Turns out, he made the right choice. After Warning came California’s power/doom peddlers Cirith Ungol, and nothing about that performance was worth putting off bedtime. Something went terribly wrong between the two bands’ sets, and the sound problems reared up again with a vengeance. I can imagine a world in which Cirith Ungol don’t sound like trash, but that world does not include following an emotionally (and sonically) perfect performance by Warning, and you would probably have to add a sound guy who had some concept of where the levels were on vocals and guitars. The treble was so aggressive on those channels specifically that they sliced through everything else and grated on the ears. Metal gains power from ugliness, but while aural pain can play an important role in a Gnaw Their Tongues show, it doesn’t paint this kind of galloping trad metal with any colors that work. Drunks and dedicated fans seemed pleased, anyway, to get back to righteously rocking, though others of us might have felt that raucous heavy metal had been pretty well put to bed by earlier acts. Standing outside in the cold rain talking to Baltimore’s most hard-up citizens was preferable to the torture inside the venue.

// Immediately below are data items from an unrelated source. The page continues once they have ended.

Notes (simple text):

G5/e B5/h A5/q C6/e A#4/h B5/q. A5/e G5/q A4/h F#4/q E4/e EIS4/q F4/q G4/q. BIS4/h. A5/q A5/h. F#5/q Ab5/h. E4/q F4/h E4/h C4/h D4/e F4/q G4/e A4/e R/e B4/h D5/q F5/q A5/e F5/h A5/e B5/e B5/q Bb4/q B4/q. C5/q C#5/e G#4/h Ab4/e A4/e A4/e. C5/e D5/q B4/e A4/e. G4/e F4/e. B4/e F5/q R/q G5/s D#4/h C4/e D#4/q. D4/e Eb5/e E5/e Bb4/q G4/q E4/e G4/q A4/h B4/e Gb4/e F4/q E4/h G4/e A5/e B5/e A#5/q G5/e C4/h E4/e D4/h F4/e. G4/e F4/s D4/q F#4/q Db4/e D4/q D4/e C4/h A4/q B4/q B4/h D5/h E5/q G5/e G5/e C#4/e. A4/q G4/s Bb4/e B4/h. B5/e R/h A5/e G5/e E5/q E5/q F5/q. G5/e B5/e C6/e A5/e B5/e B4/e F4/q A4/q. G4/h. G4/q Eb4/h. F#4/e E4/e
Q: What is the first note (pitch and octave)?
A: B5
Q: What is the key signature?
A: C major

The final reason to hold out came in the form of Sleep-offshoot OM. Having seen Sleep perform in April at the Decibel Metal & Beer Fest in Philadelphia, I had already witnessed Al Cisneros’s face-melting tendencies; on this night, I had a chance to check out his quieter meditative project. It was a perfect way to end the weekend, with the bass and drums providing a trance-like throb that retroactively made every band who played earlier seem more important. Robert Lowe added extraordinary synthetic textures to each song. Leaving the weekend behind was tough, but OM provided exactly the closure that was necessary.
The next big party on the schedule looks like the second edition of the Decibel Metal & Beer Fest. See you there.